Monday, August 1, 2011
Leftovers are the bane of my existence. I hate having bits and bobs, odds and ends from cooking projects cluttering up my counters, cupboards, and refrigerator. A half a bag of teff flour, 3/4 cup of alphabet pasta, and an amazing amount of egg whites interred in their tiny plastic coffins in the refrigerator are just a few of the things that make it hard to put away groceries. I have so many leftovers, that it's hard to find a place for actual food.
Cooking camp, although it was a lot of fun, did have the aggravating side effect of producing more leftovers - a whole pan of marshmallows. I didn't want my kids to just hork down the whole pan as I'm not tall enough to be able to reach the ceiling to peel them off of it, were they to consume that much sugar. So, what to do with a pan of marshmallows?
Recently on Pinterest I saw a delicious idea - s'more truffles. Leftover marshmallows seemed like a great excuse to make truffles. I played around and came up with my own recipe and they were delicious! I put little mini-muffin papers into an egg carton and sent some to work with my husband, some to youth group with my daughter, and gave some to visitors that stopped by. And the few that were leftover? Well, I'm not crazy enough to complain about leftover truffles!
1 lb. bittersweet chocolate, chopped
2 cups heavy cream
1 tsp espresso powder
1 packet of graham crackers, crushed into fine crumbs
1 lb. milk chocolate
1- Place chopped chocolate in medium heatproof bowl.
2- Combine whipping cream and espresso powder in medium saucepan. Bring cream mixture to simmer over medium-high heat, whisking occasionally. Pour cream mixture over chopped chocolate; let stand 1 minute, then whisk until chocolate is melted and mixture is smooth.
3- Place the chocolate mixture into the refrigerator to cool and thicken, about 2 hours.
4- Using kitchen shears, cut the marshmallows into the size of mini marshmallows. Dip the shears in powdered sugar frequently to keep them from gumming up.
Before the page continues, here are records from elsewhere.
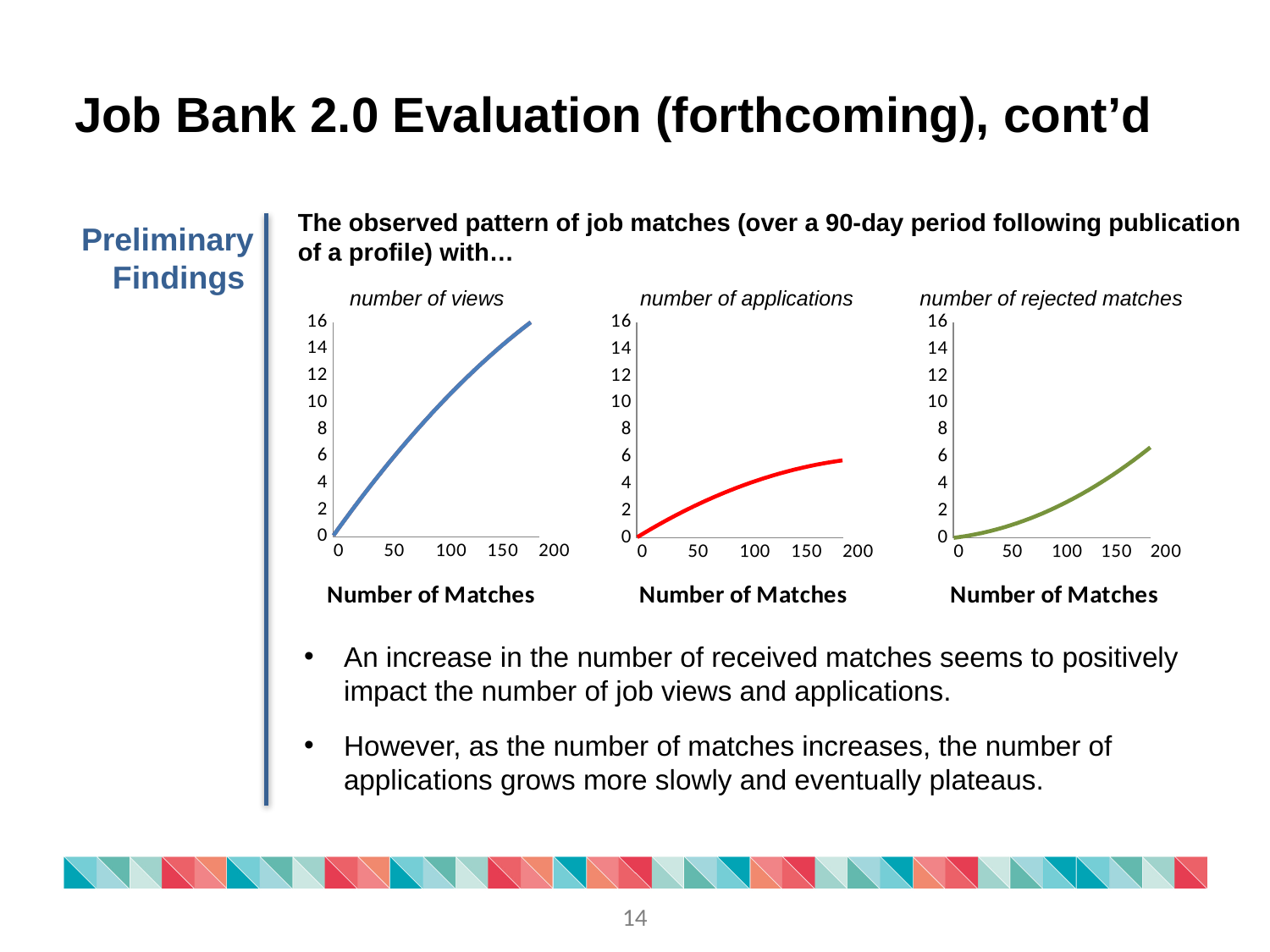
Which of the three charts reaches the highest value on its y axis? number of views In the "number of views" chart, is the value at 150 matches greater or less than 12? greater How many charts are shown on the slide? 3 In the "number of rejected matches" chart, do the values rise or fall as the number of matches increases? rise What is the x-axis label shared by the three charts? Number of Matches In the "number of rejected matches" chart, is the value at 100 matches greater or less than 4? less In the "number of applications" chart, is the value at 100 matches greater or less than 6? less In the "number of applications" chart, do the values rise or fall as the number of matches increases? rise In the "number of views" chart, do the values rise or fall as the number of matches increases? rise At 150 matches, which is larger: the value in the "number of views" chart or the value in the "number of applications" chart? number of views What kind of chart is the "number of views" chart? line chart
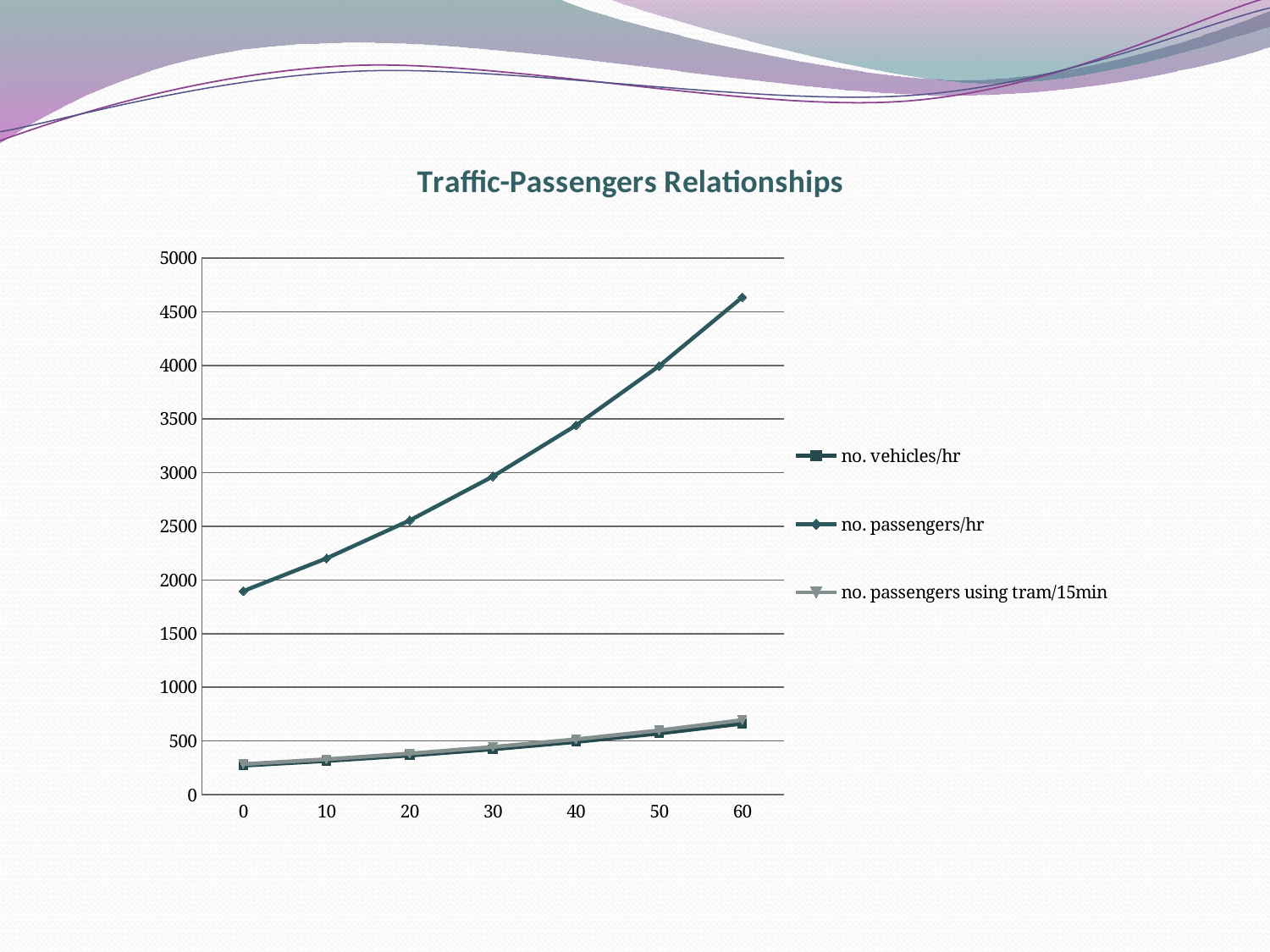
Is the value for no. vehicles/hr at x = 60 greater or less than 1000? less Is the value for no. passengers/hr at x = 30 greater or less than 2500? greater Is the value for no. passengers/hr at x = 0 greater or less than 2000? less How many x-axis points are plotted for each series? 7 Does the no. passengers/hr series rise or fall as the x-axis value increases from 0 to 60? rise Which series has the highest values across the chart? no. passengers/hr What kind of chart is shown on the slide? line chart How many series does the legend list? 3 At x = 60, which is larger: no. passengers/hr or no. vehicles/hr? no. passengers/hr What is the title of the chart? Traffic-Passengers Relationships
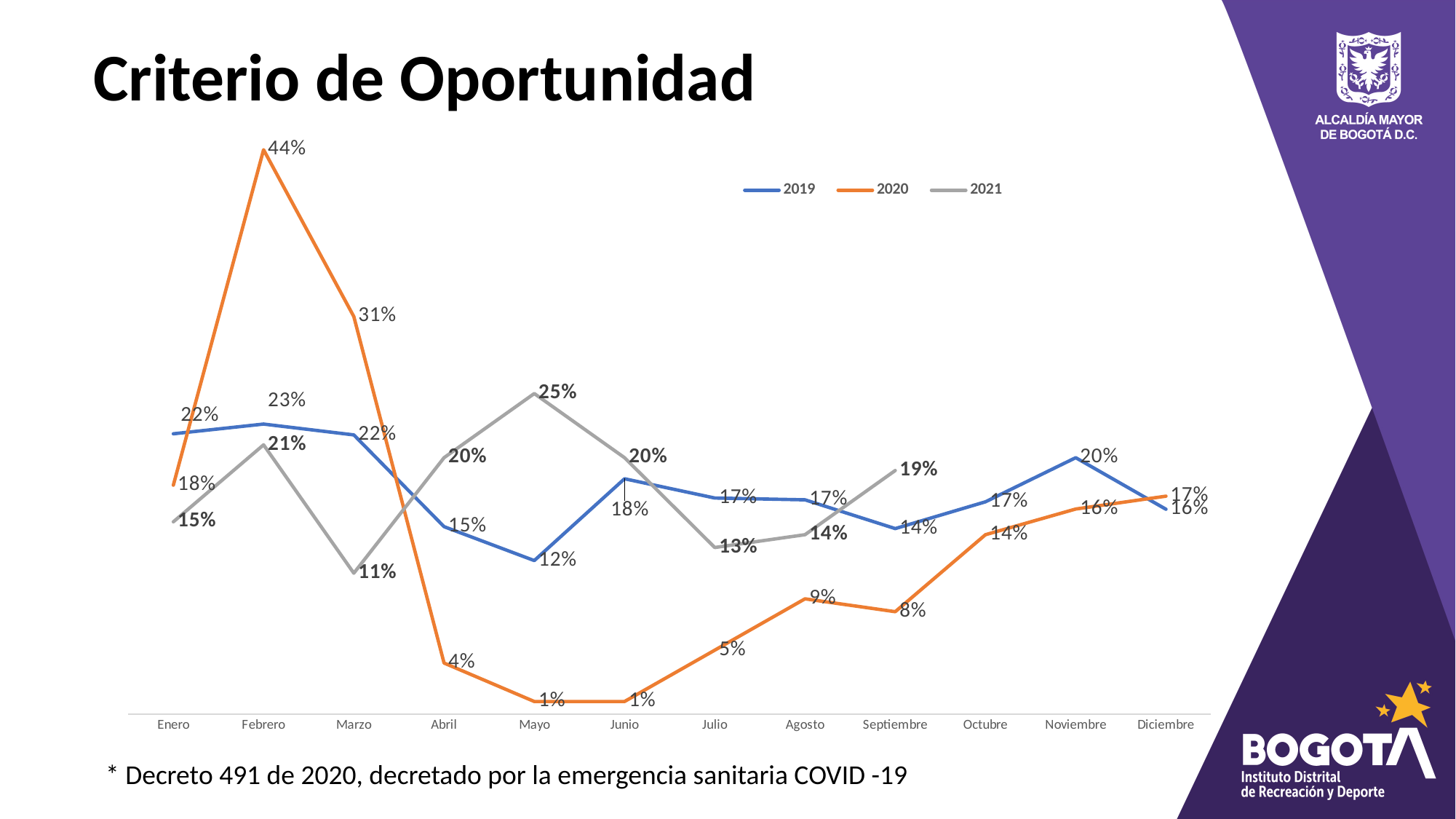
In which month does the 2019 series reach its lowest value? Mayo What type of chart is shown on the slide? line chart How many series does the legend list? 3 Does the 2020 series rise or fall from Junio to Diciembre? rise What is the value for 2020 in Febrero? 44% How many months are shown on the x axis? 12 What is the value for 2021 in Mayo? 25% What is the value for 2019 in Septiembre? 14% What is the title of the chart? Criterio de Oportunidad What is the difference between the 2020 value in Febrero and the 2020 value in Marzo? 13% Which series has the higher value in Abril, 2019 or 2021? 2021 In which month does the 2020 series reach its highest value? Febrero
Rolls the mini marshmallows in the powdered sugar to keep them from sticking to each other, then shake off the excess sugar.
5- Place the graham cracker crumbs into a shallow bowl. Line two baking sheets with parchment paper.
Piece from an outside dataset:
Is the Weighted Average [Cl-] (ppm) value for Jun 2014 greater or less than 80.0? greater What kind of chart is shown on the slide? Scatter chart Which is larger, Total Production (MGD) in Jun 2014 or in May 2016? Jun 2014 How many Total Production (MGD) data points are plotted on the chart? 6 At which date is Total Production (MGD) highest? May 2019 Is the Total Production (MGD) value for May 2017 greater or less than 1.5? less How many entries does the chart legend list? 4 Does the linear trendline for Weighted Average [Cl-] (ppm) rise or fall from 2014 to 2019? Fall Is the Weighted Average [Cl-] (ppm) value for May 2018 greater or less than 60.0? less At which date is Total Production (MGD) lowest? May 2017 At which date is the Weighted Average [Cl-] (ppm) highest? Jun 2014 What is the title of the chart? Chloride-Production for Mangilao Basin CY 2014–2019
6- Remove the thickened chocolate from the refrigerator. Using a small scoop (about Tbsp size), scoop up a ball of chocolate, smoosh a little marshmallow into the center, cover it over with chocolate, and drop the chocolate ball into the graham cracker crumbs, rolling it to coat it completely. Place the ball onto the prepared tray.
7- Repeat with the remaining chocolate and marshmallows. As soon as a tray is full, place it into the refrigerator. If you're working in a hot kitchen, you might need to work with only a portion of the chocolate at a time, keeping the rest in the refrigerator to stay firm.
8- Allow the chocolate balls to firm up in the refrigerator, from 1 hour to overnight.
9- Use the milk chocolate to dip the chocolate, following the tempering instructions in this post.
Store the truffles in the refrigerator.